_Data to use_.
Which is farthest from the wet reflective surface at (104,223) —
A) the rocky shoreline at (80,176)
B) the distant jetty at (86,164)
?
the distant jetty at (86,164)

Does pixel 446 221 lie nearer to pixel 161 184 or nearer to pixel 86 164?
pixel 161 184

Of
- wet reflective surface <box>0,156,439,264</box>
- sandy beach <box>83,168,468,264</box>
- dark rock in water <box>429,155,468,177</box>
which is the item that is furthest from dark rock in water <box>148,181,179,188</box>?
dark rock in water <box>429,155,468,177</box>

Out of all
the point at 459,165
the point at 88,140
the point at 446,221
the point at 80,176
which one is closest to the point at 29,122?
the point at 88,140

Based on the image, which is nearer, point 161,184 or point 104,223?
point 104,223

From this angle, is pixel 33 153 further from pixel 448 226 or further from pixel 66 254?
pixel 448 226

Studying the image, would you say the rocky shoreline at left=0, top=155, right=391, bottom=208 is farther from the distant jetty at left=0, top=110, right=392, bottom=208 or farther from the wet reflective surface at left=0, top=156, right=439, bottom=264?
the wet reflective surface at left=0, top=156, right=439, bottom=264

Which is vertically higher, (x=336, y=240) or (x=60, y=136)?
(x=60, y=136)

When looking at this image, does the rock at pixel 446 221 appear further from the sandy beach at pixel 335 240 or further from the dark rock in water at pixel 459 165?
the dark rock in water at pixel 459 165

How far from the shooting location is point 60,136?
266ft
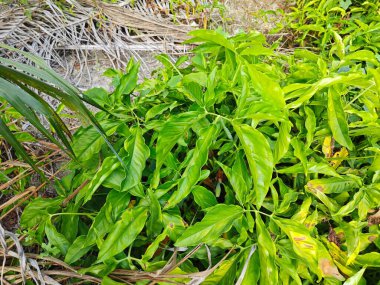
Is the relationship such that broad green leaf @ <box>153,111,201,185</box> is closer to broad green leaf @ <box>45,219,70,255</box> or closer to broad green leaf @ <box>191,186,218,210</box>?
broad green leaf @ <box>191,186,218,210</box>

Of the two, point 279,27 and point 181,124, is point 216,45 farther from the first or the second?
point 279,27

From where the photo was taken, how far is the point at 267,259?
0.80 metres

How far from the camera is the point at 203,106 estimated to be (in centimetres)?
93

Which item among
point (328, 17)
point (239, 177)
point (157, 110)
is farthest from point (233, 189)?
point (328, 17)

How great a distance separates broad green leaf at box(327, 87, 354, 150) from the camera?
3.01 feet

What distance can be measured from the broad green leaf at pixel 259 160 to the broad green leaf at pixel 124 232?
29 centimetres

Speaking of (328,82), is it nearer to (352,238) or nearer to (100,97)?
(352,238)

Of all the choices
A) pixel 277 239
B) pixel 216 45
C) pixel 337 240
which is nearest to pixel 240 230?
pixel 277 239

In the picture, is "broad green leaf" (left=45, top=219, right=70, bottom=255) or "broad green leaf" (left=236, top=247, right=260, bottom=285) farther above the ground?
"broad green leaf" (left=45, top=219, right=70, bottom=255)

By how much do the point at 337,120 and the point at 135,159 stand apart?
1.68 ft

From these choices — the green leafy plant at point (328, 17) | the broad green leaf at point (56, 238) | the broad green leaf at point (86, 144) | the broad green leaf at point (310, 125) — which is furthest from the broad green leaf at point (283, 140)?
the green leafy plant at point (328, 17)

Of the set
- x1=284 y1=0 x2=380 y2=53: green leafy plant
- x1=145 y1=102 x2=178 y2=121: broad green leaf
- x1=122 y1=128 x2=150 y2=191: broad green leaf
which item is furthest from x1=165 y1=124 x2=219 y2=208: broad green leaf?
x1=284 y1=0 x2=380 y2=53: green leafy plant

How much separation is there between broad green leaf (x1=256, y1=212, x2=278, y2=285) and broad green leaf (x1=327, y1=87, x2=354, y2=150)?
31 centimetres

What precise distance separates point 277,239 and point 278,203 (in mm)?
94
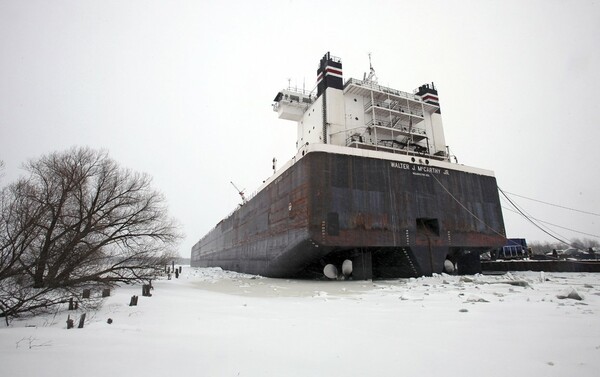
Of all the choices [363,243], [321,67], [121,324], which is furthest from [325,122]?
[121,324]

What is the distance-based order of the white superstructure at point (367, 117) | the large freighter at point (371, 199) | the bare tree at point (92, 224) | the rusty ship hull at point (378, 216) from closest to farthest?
--
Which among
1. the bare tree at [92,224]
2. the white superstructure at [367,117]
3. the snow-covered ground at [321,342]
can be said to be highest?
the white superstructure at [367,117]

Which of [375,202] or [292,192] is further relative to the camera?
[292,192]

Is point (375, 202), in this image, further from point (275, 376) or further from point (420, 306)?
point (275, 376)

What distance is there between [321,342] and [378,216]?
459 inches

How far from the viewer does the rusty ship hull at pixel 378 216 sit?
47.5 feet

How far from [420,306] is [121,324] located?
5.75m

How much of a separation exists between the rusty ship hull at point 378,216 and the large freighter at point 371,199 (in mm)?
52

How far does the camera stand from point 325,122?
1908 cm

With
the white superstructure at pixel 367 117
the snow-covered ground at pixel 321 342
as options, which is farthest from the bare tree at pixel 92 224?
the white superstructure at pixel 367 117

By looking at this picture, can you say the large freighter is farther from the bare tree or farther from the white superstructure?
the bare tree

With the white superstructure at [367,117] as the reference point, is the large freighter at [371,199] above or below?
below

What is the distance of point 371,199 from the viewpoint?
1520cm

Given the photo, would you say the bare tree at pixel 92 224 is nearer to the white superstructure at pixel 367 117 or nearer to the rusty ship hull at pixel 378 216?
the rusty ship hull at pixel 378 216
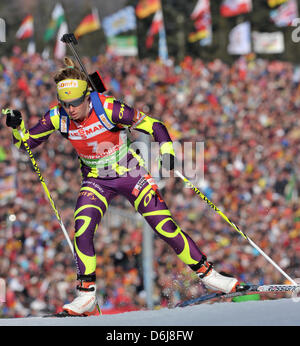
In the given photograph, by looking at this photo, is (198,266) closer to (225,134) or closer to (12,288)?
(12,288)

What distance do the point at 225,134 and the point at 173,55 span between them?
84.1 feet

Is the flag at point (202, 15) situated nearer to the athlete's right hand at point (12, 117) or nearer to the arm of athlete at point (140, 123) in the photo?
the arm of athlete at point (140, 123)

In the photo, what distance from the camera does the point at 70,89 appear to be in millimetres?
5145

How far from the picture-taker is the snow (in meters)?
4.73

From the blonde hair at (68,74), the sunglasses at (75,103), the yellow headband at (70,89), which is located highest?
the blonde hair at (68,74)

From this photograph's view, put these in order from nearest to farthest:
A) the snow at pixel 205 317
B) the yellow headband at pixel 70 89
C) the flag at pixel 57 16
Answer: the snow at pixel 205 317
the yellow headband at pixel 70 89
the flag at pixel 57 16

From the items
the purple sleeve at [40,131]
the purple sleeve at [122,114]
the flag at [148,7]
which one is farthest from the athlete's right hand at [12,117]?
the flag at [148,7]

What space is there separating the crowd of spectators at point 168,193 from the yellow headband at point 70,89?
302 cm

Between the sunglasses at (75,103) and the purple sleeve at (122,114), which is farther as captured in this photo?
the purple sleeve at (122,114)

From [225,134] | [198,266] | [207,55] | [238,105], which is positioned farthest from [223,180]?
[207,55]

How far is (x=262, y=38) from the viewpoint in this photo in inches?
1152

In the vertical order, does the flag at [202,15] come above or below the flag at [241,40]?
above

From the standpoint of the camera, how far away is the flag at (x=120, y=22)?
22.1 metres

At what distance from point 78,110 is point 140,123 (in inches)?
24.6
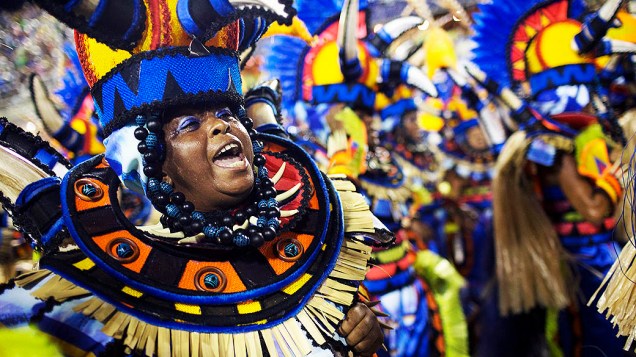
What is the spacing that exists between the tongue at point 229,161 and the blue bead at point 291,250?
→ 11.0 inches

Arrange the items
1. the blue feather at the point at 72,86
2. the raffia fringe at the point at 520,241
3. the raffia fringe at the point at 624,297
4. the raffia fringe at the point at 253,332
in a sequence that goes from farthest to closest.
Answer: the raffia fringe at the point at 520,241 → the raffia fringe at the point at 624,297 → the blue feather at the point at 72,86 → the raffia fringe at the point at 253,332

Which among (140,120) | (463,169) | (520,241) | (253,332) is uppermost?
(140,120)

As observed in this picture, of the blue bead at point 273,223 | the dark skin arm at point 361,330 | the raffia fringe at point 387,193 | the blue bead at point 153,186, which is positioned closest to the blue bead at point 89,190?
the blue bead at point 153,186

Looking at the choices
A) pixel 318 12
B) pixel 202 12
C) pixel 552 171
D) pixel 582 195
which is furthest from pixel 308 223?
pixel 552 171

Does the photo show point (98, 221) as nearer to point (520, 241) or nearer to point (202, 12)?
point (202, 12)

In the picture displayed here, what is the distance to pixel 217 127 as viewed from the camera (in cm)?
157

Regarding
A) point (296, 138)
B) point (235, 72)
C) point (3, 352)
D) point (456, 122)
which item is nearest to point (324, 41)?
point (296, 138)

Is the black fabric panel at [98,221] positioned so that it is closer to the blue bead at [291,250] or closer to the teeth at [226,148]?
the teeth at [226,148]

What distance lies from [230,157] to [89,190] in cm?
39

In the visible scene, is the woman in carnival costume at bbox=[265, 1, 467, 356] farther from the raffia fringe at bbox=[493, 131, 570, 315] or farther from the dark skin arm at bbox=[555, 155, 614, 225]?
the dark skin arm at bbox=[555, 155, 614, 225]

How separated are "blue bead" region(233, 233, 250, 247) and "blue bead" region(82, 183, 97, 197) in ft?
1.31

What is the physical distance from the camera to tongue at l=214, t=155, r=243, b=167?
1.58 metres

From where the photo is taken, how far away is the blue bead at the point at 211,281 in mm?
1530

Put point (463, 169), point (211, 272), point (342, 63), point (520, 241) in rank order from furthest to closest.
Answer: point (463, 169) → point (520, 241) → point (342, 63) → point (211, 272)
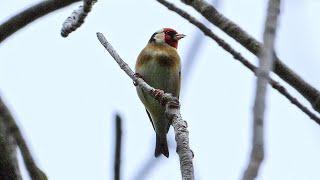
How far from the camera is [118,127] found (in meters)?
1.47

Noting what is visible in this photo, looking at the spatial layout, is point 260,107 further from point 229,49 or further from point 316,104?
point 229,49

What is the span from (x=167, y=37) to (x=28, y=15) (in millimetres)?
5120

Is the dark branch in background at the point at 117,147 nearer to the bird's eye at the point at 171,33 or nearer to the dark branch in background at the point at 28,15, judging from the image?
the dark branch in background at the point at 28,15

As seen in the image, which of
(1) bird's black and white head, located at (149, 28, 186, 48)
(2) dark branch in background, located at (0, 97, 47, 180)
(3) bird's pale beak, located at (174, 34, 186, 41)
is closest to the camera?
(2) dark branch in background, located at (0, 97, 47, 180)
--
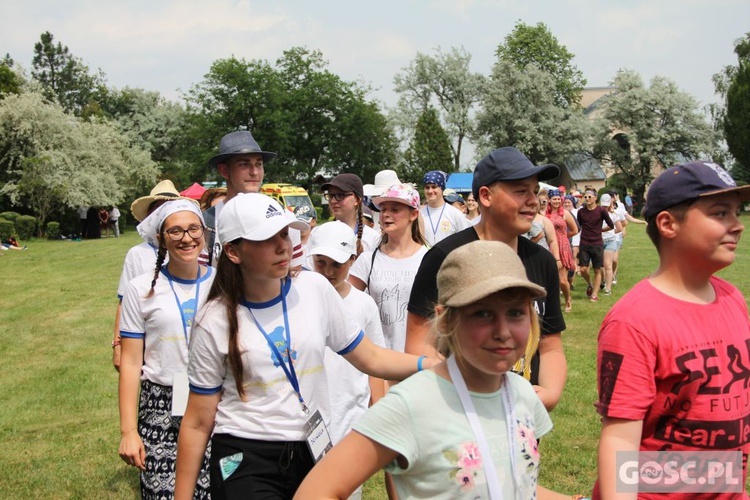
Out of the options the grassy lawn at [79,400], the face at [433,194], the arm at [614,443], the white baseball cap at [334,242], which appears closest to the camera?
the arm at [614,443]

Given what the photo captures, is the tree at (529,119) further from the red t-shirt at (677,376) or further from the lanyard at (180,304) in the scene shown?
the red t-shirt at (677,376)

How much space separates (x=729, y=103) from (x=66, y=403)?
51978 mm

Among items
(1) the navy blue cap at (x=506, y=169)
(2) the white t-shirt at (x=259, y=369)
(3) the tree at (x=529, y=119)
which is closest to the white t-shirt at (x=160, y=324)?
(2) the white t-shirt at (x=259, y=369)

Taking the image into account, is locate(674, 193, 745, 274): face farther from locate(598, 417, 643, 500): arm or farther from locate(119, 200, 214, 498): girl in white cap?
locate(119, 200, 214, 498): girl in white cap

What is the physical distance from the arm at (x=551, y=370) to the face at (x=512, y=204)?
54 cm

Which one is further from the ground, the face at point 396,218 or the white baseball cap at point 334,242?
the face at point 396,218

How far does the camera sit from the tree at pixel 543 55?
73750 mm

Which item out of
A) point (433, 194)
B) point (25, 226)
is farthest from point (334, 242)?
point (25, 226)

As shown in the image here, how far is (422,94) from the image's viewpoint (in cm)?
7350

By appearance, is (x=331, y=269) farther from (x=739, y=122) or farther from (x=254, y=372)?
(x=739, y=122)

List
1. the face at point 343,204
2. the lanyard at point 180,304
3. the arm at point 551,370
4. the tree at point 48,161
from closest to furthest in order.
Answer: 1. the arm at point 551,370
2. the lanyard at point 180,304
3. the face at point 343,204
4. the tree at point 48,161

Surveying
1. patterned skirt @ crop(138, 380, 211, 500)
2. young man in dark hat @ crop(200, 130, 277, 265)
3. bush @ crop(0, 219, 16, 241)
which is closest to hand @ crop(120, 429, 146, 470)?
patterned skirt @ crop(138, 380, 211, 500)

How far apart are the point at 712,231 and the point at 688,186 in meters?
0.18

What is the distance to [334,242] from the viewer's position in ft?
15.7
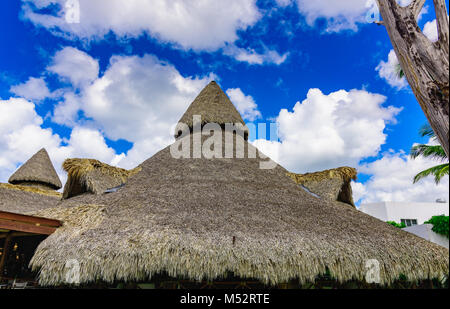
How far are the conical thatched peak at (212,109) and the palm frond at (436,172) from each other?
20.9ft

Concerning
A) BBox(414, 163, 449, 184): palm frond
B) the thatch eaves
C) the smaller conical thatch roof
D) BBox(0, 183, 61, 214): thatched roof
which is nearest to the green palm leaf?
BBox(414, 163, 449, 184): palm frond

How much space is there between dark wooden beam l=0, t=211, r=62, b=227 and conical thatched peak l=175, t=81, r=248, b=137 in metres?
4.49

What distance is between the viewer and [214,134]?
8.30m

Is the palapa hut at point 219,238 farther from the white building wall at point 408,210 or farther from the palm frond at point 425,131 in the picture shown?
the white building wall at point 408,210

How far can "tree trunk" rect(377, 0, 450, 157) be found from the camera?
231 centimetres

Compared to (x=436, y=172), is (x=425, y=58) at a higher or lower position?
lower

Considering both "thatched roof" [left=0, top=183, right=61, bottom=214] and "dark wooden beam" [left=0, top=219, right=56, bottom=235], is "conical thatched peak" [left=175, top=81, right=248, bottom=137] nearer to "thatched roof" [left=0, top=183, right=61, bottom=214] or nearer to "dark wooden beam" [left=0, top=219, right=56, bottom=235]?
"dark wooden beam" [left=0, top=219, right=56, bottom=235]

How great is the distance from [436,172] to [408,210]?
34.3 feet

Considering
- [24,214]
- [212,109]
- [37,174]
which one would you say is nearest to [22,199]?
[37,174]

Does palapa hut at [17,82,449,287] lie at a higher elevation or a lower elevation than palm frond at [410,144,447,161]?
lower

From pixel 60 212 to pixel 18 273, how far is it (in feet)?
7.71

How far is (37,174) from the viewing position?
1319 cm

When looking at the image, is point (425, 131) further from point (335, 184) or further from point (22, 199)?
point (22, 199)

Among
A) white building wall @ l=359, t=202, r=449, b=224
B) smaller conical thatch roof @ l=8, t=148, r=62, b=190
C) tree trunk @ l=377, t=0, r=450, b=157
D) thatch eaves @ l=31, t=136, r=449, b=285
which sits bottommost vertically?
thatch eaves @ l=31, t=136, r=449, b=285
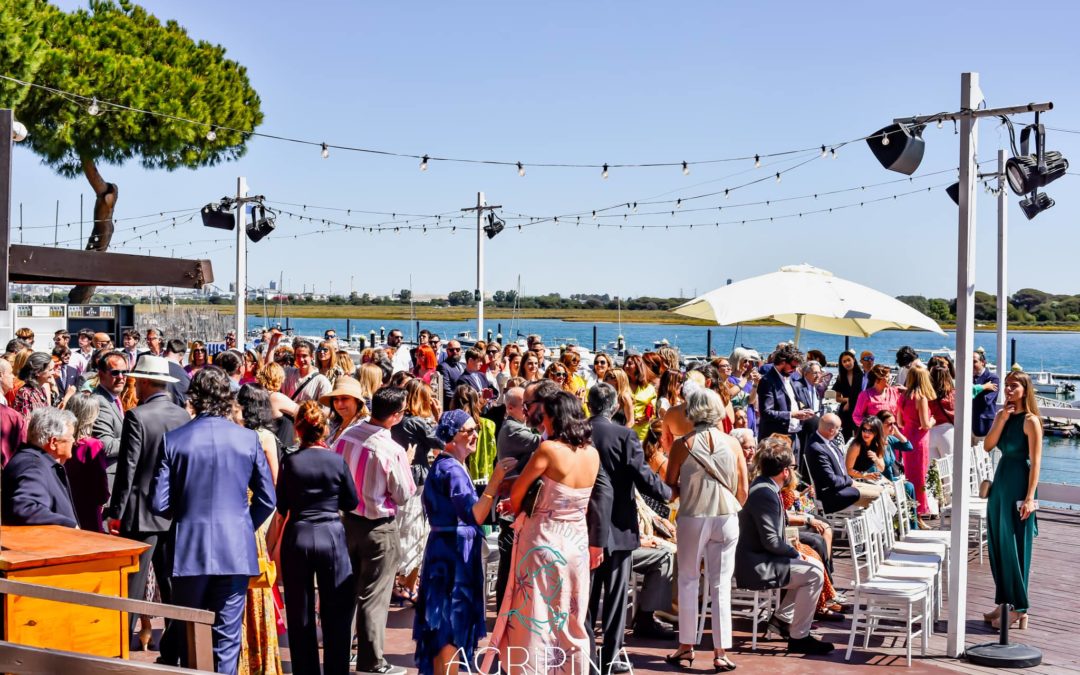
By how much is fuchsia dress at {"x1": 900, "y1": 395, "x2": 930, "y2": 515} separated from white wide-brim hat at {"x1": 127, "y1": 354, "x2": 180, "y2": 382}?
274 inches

_Set problem_. Count the lines in the records that contain the string "snow" and give only that number.

_Exercise output_. 5